Traktujesz swoją muzykę jako formę buntu wobec otaczającego Cię świata czy jest to znak pogodzenia się i akceptacji?
Zdecydowanie bunt. Głośne wołanie do pustej, niekończącej się przestrzeni z pytaniem: dlaczego jest jak jest? I z mojej strony, brak zgody na to. Jednak są momenty, gdy przestaję walczyć i akceptuję, to jak jest. Ciągłą walką nic nie wskórasz. Czasem trzeba pewne rzeczy zaakceptować i iść dalej. Tak jest na przykład z naszą przeszłością — jej już nie zmienimy. Wiem, że to się kłóci ze sobą, ale moje życie to nieustanne sprzeczności.
Jak Twoje najbliższe otoczenie reagowało na bardzo intymne, wręcz obnażające Cię, teksty w Twoich utworach?
Raczej bezproblemowo. Na początku bałem się o negatywna reakcje ze strony mamy czy dziadków, bo jednak dużo opowiedziałem na temat tego, co się działo w naszej rodzinie, ale nie mieli z tym problemu. Jeśli chodzi o przyjaciół, rozumieli to w stu procentach, bo większość z nich też działa muzycznie lub wyraża siebie na jakimś inny polu artystycznym i stoją na tej samej tratwie co ja.
A jak zareagowali bliscy i rówieśnicy na ścieżkę, którą obrałeś? Wspierali Cię w tym wyborze czy nie wierzyli, że Ci się uda?
Bliscy wspierali mnie od zawsze. Rówieśnicy, głównie starsi „koledzy”, na początku śmiali się za plecami z moich „rapów”. Właściwie dowiedziałem się o tym dopiero po latach. Natomiast negatywne opinie nigdy nie wstrzymywały moich działań. Wydaje mi się, że i tak względnie dobrze wyglądała moja droga od początków aż do dziś.
Rap obecnie stał się najpopularniejszą muzyką, konkurencja jest spora. Jaka jest wartość dodana Twojej muzyki, czym się wyróżniasz na tle innych artystów?
Wydaje mi się, że treść i technika. Uważam, że przekazuje sporo wartości w swoich utworach, co niekoniecznie dziś idzie w parze z muzyka popularną. Ludzie w większości wolą się bawić, niż słuchać kawałków umoralniający. Myślę też, że technicznie jestem na bardzo dobrym poziomie. Mogę zarówno podśpiewać, jak i szybko zarapować i porobić ciekawe melodie na autotune. Nie mam z tym żadnego problemu.

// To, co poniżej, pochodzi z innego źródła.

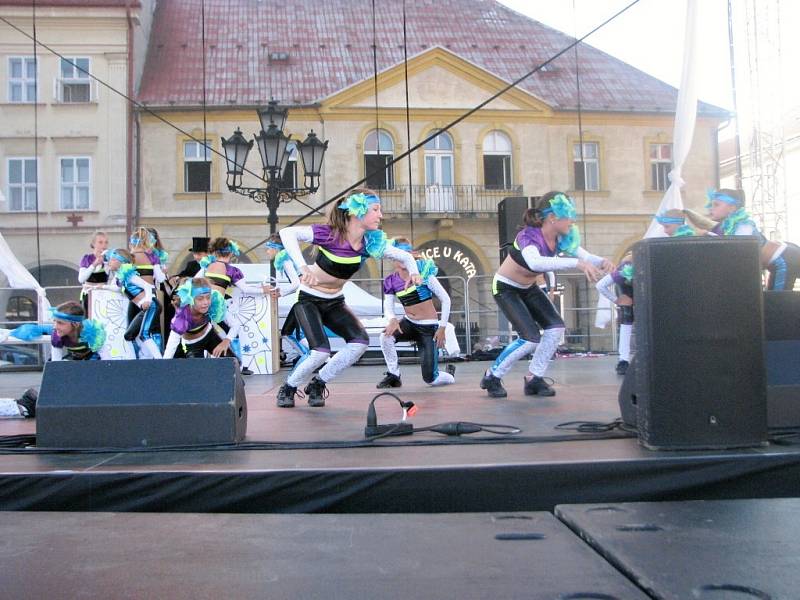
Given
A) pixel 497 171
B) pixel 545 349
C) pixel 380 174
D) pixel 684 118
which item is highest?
pixel 497 171

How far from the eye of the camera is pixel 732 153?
1580 inches

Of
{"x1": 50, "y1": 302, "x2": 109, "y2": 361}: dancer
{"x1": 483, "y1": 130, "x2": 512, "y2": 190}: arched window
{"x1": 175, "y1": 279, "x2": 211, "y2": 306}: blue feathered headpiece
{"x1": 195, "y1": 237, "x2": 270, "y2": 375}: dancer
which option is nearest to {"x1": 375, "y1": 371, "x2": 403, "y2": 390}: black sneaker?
{"x1": 175, "y1": 279, "x2": 211, "y2": 306}: blue feathered headpiece

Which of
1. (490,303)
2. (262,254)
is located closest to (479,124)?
(490,303)

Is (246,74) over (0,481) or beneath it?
over

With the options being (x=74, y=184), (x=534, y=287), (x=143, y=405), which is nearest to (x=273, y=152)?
(x=534, y=287)

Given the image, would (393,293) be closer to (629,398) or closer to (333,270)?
(333,270)

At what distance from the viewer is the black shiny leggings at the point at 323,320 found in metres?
5.62

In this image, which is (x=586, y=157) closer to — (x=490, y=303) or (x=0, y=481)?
(x=490, y=303)

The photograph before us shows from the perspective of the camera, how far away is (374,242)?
5.59 meters

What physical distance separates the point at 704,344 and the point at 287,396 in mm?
3309

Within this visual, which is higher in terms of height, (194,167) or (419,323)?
(194,167)

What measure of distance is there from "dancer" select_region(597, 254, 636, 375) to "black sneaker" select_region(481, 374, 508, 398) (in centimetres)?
237

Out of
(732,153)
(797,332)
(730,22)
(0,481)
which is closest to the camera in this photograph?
(0,481)

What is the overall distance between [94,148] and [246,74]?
4553 millimetres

Czy widzisz w nowym pokoleniu artystów coś, czego mógłbyś im zazdrościć?
Zazdroszczę obecnym nastolatkom tego, że mają taką pewność siebie, potrafią rozpychać się rękoma i nogami, nie wejdę drzwiami to się wpierdole oknem. Myślenia na zasadzie „jestem zajebisty, muszę działać, nic mnie nie obchodzi, nie posiadam słabych punktów” — tego im trochę zazdroszczę. Co prawda to może być w pewnym momencie bardzo zgubne, natomiast jeśli zachowasz odpowiedni balans — ciężko będzie nie odnieść sukcesu.
Każdy człowiek się zmienia, artyści mają to szczęście, lub nieszczęście, że pozostawiają ślady po swoich etapach w życiu. Jak na podstawie swojej twórczości opisałbyś zmiany w Twoim życiu, w sposobie myślenia?

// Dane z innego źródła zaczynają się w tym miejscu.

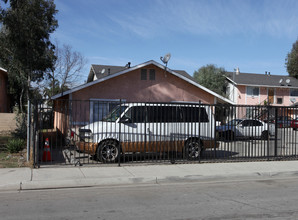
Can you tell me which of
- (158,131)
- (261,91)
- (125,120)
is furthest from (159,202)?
(261,91)

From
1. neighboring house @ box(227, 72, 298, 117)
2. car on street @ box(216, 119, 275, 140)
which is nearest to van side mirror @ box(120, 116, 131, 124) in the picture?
car on street @ box(216, 119, 275, 140)

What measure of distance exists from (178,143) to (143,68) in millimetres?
8596

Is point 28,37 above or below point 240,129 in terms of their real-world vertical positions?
above

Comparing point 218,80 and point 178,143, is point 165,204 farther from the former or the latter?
point 218,80

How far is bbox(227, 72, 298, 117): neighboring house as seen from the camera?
3891cm

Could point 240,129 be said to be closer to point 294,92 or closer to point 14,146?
point 14,146

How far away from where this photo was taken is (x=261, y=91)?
129 ft

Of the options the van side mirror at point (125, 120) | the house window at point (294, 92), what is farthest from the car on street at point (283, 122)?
the house window at point (294, 92)

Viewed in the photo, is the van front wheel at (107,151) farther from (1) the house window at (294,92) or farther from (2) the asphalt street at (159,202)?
(1) the house window at (294,92)

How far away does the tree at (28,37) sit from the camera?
44.2 feet

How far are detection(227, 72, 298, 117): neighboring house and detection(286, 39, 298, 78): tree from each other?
449 inches

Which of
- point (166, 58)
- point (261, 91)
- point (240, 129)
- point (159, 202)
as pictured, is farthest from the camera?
point (261, 91)

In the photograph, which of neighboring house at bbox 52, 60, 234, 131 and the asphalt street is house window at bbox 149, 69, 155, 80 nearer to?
neighboring house at bbox 52, 60, 234, 131

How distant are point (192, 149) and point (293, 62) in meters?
47.2
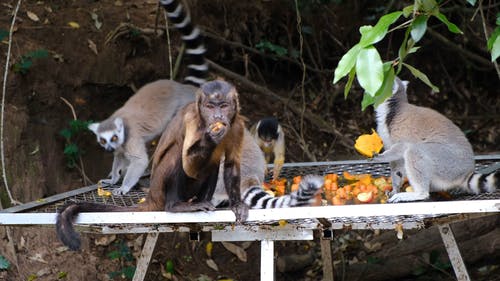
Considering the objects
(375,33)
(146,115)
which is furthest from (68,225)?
(146,115)

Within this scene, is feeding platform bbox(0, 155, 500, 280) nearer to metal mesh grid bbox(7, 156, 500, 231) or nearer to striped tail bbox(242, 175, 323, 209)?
metal mesh grid bbox(7, 156, 500, 231)

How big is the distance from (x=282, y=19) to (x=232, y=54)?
76 centimetres

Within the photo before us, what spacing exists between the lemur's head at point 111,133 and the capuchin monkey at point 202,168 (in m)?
2.48

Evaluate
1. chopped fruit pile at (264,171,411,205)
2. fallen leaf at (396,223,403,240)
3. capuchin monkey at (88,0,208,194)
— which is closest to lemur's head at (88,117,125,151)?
capuchin monkey at (88,0,208,194)

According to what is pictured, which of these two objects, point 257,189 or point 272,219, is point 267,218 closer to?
point 272,219

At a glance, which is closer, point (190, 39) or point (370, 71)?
point (370, 71)

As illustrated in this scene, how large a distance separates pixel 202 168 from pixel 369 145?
5.22ft

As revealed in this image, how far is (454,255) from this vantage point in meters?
5.85

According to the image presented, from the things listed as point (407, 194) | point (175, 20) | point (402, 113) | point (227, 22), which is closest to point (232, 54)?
point (227, 22)

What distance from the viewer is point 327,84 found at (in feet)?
33.1

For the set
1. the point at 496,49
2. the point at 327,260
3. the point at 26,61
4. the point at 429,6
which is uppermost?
the point at 26,61

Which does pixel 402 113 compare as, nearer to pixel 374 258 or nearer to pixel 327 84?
pixel 374 258

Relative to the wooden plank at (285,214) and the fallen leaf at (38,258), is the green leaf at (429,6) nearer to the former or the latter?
the wooden plank at (285,214)

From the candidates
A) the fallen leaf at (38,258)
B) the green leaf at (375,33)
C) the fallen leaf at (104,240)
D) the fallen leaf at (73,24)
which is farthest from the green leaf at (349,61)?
the fallen leaf at (73,24)
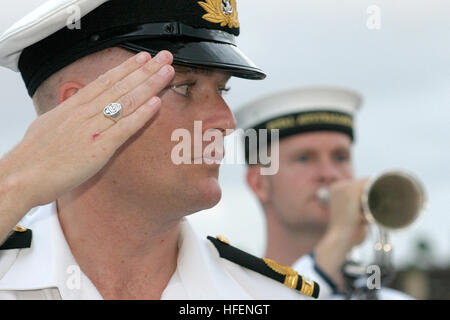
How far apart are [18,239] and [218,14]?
4.10 ft

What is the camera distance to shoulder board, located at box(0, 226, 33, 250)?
10.2ft

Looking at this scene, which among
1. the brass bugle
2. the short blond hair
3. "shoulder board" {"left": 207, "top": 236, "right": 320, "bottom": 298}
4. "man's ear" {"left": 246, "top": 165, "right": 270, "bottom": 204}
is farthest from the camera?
"man's ear" {"left": 246, "top": 165, "right": 270, "bottom": 204}

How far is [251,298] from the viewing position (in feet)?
11.1

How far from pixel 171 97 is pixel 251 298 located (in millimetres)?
1016

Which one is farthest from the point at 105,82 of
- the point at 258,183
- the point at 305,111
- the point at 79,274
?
the point at 258,183

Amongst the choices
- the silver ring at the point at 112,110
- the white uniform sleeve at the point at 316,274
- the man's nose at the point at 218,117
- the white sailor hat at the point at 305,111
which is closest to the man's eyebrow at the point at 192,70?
the man's nose at the point at 218,117

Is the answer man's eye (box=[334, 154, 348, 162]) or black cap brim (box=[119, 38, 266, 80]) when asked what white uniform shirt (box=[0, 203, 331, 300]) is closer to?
black cap brim (box=[119, 38, 266, 80])

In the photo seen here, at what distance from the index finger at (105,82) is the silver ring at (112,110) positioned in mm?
69

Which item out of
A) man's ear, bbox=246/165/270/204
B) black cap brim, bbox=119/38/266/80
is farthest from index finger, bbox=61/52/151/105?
man's ear, bbox=246/165/270/204

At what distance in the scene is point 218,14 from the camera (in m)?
3.21

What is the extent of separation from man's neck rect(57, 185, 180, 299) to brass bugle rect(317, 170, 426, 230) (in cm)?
242

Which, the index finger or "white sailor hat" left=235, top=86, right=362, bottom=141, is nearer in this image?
the index finger

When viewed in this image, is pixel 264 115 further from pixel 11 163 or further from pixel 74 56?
pixel 11 163
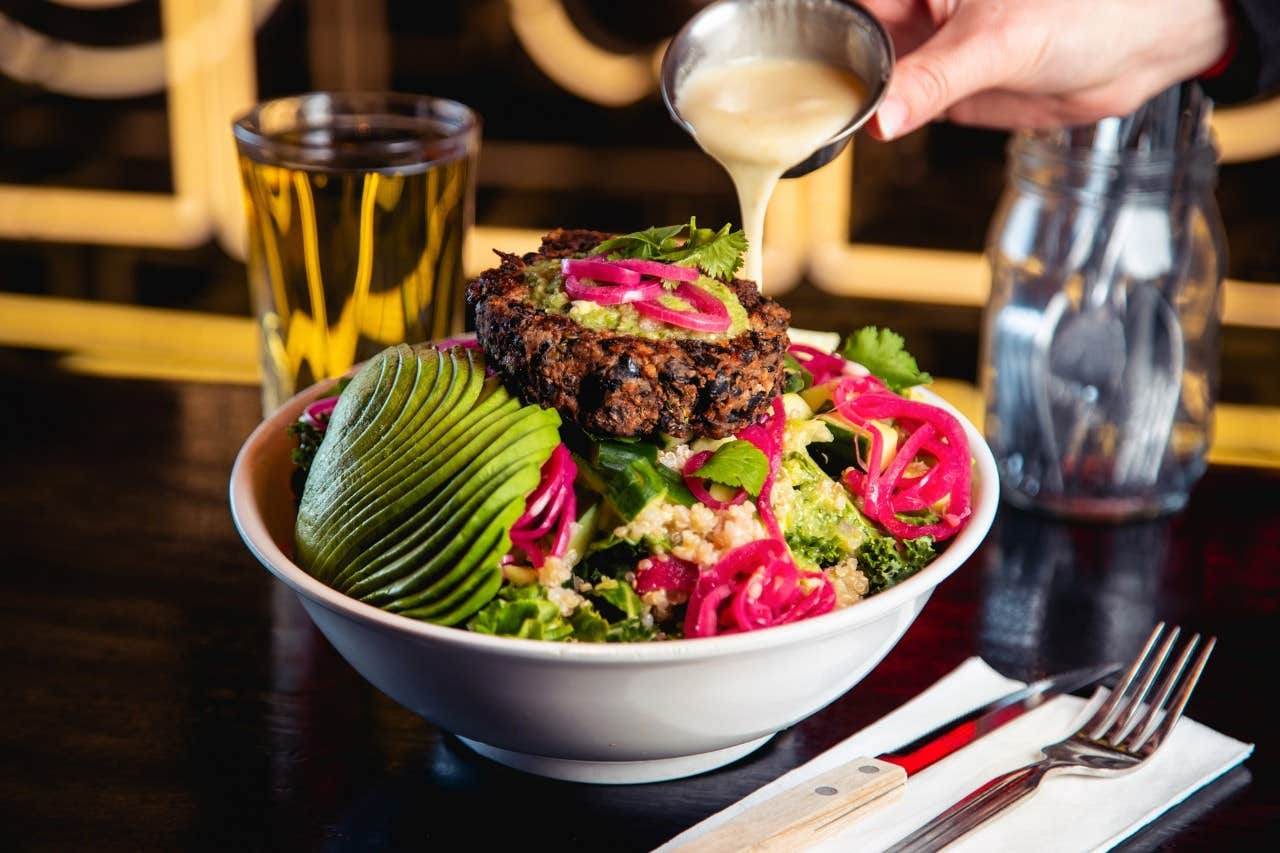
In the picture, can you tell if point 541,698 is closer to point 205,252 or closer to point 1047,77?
point 1047,77

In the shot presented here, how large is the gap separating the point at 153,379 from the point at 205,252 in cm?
297

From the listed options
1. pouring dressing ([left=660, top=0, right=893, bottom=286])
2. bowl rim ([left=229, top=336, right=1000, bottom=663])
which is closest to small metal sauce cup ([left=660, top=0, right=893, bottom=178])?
pouring dressing ([left=660, top=0, right=893, bottom=286])

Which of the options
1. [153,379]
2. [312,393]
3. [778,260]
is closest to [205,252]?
[778,260]

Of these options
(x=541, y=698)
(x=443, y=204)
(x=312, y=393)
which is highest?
(x=443, y=204)

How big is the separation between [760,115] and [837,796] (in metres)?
1.14

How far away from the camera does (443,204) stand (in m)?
2.64

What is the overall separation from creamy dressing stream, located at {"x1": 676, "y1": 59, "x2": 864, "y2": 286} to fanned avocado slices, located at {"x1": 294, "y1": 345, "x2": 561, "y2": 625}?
1.84 ft

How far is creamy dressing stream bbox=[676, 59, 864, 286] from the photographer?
2.14 meters

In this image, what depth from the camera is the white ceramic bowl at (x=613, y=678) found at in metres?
1.48

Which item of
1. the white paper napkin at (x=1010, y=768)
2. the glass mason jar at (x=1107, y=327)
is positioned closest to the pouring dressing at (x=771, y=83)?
the glass mason jar at (x=1107, y=327)

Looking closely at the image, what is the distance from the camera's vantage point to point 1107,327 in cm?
259

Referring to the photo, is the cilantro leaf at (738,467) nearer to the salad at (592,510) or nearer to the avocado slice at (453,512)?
the salad at (592,510)

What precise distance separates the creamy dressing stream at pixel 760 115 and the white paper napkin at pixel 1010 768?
2.30 feet

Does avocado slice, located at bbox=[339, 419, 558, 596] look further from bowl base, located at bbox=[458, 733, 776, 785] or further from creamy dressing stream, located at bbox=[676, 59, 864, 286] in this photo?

Gdy robiłem swoje pierwsze kawałki, pisałem co mi ślina na język przyniesie. Jako piętnasto-, szesnastoletni dzieciak nawijałem na przykład, że życie bez browarka w weekend to masakra. Dziś będąc dorosłym facetem, nigdy w życiu bym tak nie napisał. Ten przykład pokazuje, jak bardzo zmieniłem się przez ostatnie dziesięć lat. Przede wszystkim dojrzałem, patrzę na życie zupełnie inaczej. Mając pewien worek doświadczeń, wiem, co jest dla mnie dobre, a co nie oraz jak chciałbym, aby wyglądało moje życie. Jako gówniak nie zdawałem sobie sprawy z tego, o czym tak naprawdę nawijam.

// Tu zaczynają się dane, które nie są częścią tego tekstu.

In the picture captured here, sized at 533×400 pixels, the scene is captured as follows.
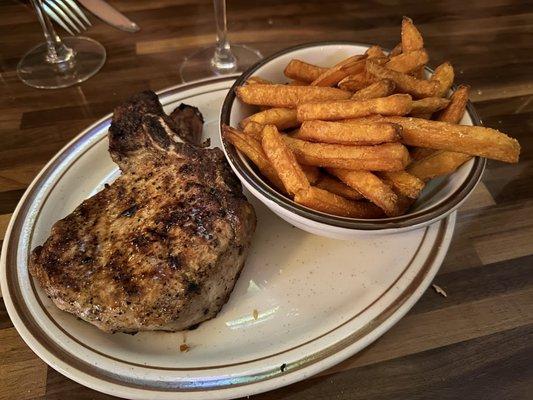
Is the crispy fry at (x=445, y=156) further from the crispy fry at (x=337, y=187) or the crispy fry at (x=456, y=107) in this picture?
the crispy fry at (x=337, y=187)

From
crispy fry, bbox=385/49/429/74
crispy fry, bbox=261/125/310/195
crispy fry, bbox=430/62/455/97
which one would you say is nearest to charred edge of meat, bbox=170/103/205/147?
crispy fry, bbox=261/125/310/195

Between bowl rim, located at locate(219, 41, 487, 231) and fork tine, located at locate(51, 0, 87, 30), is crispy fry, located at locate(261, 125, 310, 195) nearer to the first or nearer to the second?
bowl rim, located at locate(219, 41, 487, 231)

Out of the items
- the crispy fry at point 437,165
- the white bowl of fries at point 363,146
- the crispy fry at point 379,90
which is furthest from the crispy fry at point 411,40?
the crispy fry at point 437,165

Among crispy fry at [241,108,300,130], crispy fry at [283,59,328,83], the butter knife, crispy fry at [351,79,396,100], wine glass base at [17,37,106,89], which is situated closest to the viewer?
crispy fry at [351,79,396,100]

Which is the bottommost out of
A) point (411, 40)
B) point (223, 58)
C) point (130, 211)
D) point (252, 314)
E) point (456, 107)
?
point (252, 314)

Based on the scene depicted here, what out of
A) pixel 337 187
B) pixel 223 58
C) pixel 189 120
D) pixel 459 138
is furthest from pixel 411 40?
pixel 223 58

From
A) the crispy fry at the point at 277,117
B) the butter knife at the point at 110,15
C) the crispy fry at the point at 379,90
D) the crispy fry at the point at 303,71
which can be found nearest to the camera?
the crispy fry at the point at 379,90

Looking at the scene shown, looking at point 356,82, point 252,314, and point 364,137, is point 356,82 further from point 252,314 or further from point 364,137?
point 252,314
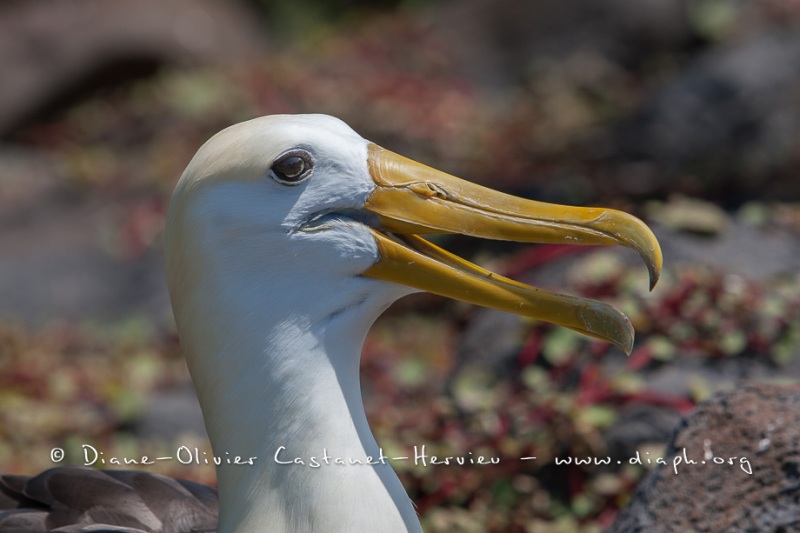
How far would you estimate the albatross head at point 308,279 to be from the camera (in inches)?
92.0

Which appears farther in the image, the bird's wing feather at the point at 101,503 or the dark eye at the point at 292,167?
the bird's wing feather at the point at 101,503

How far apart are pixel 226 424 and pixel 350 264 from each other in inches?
17.7

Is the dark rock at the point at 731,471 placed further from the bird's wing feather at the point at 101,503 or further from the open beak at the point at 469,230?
the bird's wing feather at the point at 101,503

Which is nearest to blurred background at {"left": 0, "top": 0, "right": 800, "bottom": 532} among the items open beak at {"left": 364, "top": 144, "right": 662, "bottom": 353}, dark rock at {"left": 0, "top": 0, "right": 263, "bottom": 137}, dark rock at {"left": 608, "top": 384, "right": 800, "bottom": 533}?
dark rock at {"left": 0, "top": 0, "right": 263, "bottom": 137}

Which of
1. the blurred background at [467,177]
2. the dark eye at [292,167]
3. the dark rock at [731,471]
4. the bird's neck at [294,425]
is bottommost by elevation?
the dark rock at [731,471]

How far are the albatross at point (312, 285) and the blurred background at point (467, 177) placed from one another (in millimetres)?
1478

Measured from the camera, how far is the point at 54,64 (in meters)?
11.4

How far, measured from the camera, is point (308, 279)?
2.37m

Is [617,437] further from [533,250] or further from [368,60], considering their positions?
[368,60]

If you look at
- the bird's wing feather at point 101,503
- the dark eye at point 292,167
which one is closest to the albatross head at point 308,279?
the dark eye at point 292,167

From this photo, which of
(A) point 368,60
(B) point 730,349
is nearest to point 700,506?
(B) point 730,349

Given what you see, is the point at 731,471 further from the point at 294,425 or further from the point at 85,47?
the point at 85,47

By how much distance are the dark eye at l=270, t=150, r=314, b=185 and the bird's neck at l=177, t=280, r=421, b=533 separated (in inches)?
11.8

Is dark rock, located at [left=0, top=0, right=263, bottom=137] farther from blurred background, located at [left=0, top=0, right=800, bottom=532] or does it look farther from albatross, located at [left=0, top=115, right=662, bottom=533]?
albatross, located at [left=0, top=115, right=662, bottom=533]
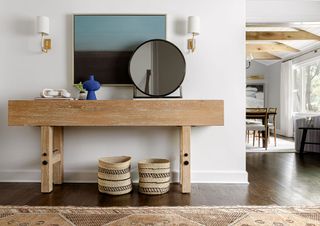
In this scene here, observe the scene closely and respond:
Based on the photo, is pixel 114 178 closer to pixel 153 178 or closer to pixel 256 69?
pixel 153 178

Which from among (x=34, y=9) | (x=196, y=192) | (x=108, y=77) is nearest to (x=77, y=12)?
(x=34, y=9)

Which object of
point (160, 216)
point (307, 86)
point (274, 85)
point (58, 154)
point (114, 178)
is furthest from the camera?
point (274, 85)

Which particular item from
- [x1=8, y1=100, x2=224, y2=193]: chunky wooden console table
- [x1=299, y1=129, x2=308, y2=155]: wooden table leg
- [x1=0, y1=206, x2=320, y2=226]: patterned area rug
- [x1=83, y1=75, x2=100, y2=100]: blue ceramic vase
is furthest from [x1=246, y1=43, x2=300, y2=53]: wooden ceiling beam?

„Staram się myśleć coraz mniej schematami, coraz bardziej swoją głową”, „Pracujmy nad sobą, by wyjebać schematy, które nam szkodzą” — jakie schematy uważasz za szkodliwe?
Przede wszystkim tkwienie w myśleniu, że „jest jak jest”, tak musi być i koniec. Jestem z biednej rodziny, to muszę być biedny. Mój chłopak mnie bije, ale będę z nim, bo kto inny mnie zechce. W naszym życiu nie powinno być ograniczeń. To, że nigdy nie tańczyłeś nie znaczy, że masz tego nie spróbować. Jeśli czujesz w żołądku, że cię korci, by pójść na trening tańca towarzyskiego, to idź na trening tańca towarzyskiego i nie myśl o tym, że masz dwie lewe nogi… Póki nie spróbujesz to się nie dowiesz. A może potrafisz wywijać jak w dirty dancing? Trochę ogólnikowo, ale tak to widzę.
„Tworzenie muzyki to jedyna czynność, którą wiem, że mógłbym robić co dnia”, co najbardziej Cię w rapie rajcuje?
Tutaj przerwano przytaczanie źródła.